_To do_
Would you please repeat, word for word, only the lines from the one holding "TQ2672 : Business" through the one holding "(Halloween Witch Funny" in the material below, without the pictures?

_Records provided_
====================

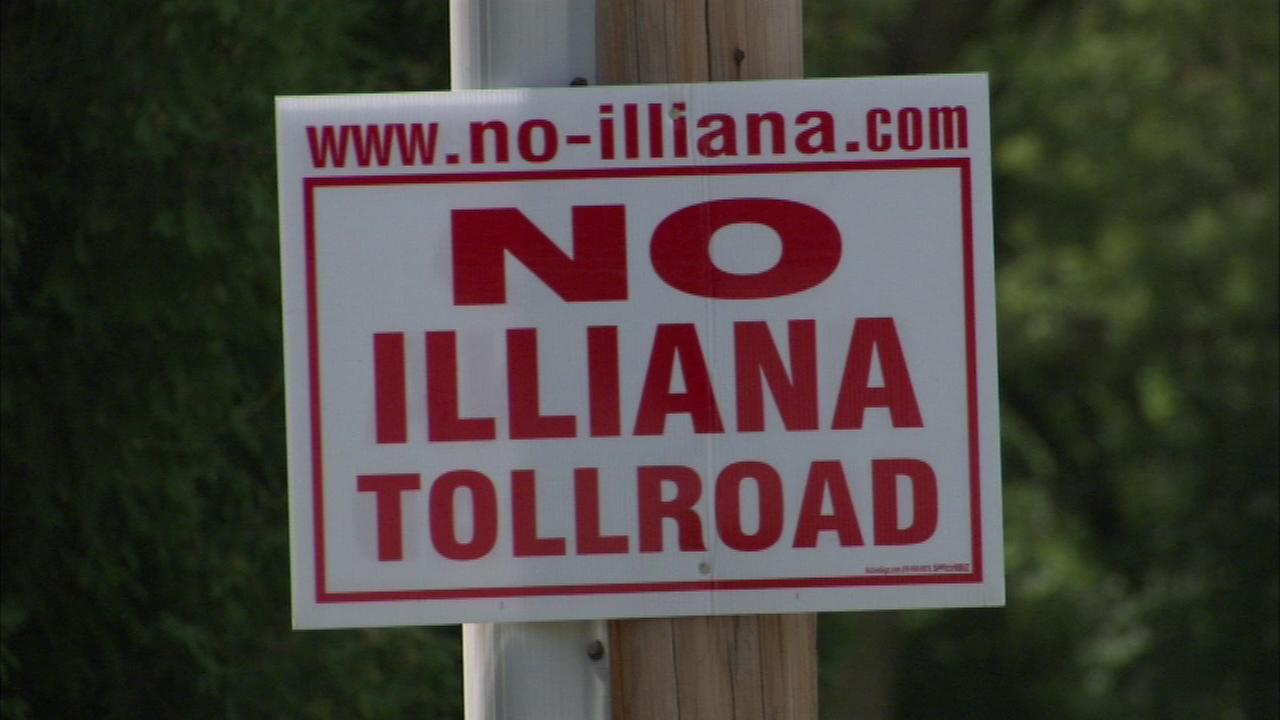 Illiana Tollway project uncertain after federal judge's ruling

====================

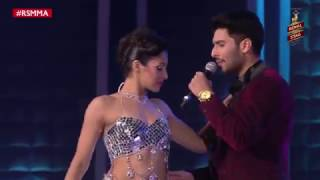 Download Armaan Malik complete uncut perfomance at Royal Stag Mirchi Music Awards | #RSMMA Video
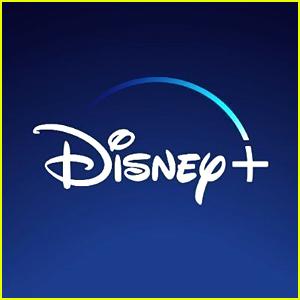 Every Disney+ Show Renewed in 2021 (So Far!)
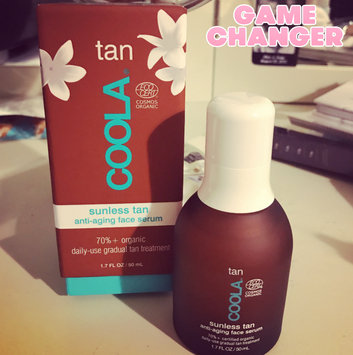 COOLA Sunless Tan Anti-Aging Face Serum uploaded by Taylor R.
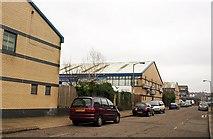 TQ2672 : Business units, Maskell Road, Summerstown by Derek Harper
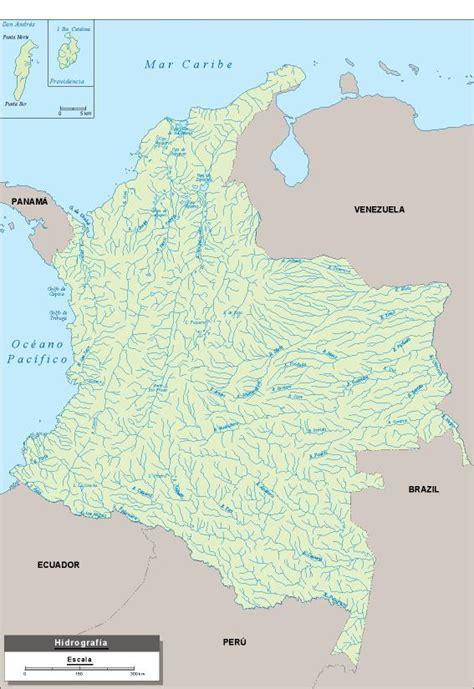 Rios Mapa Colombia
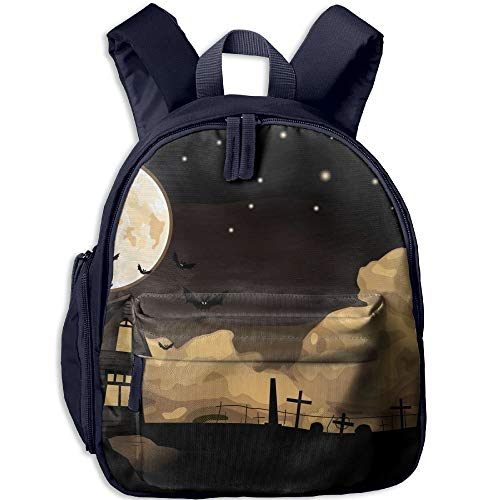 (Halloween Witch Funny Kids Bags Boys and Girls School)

====================

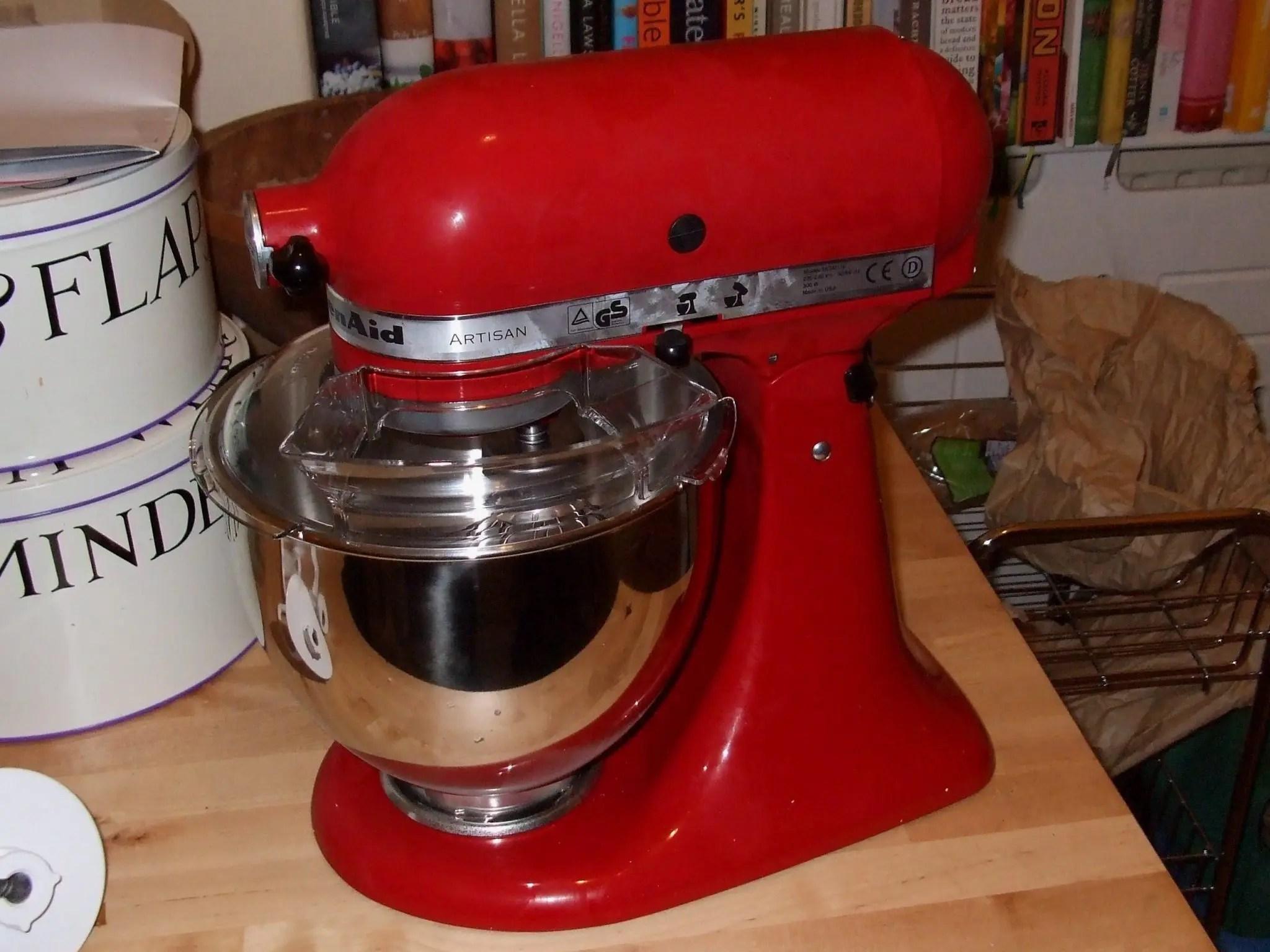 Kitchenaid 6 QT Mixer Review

====================

_Response below_
 TQ2672 : Business units, Maskell Road, Summerstown by Derek Harper
 Rios Mapa Colombia
 (Halloween Witch Funny Kids Bags Boys and Girls School)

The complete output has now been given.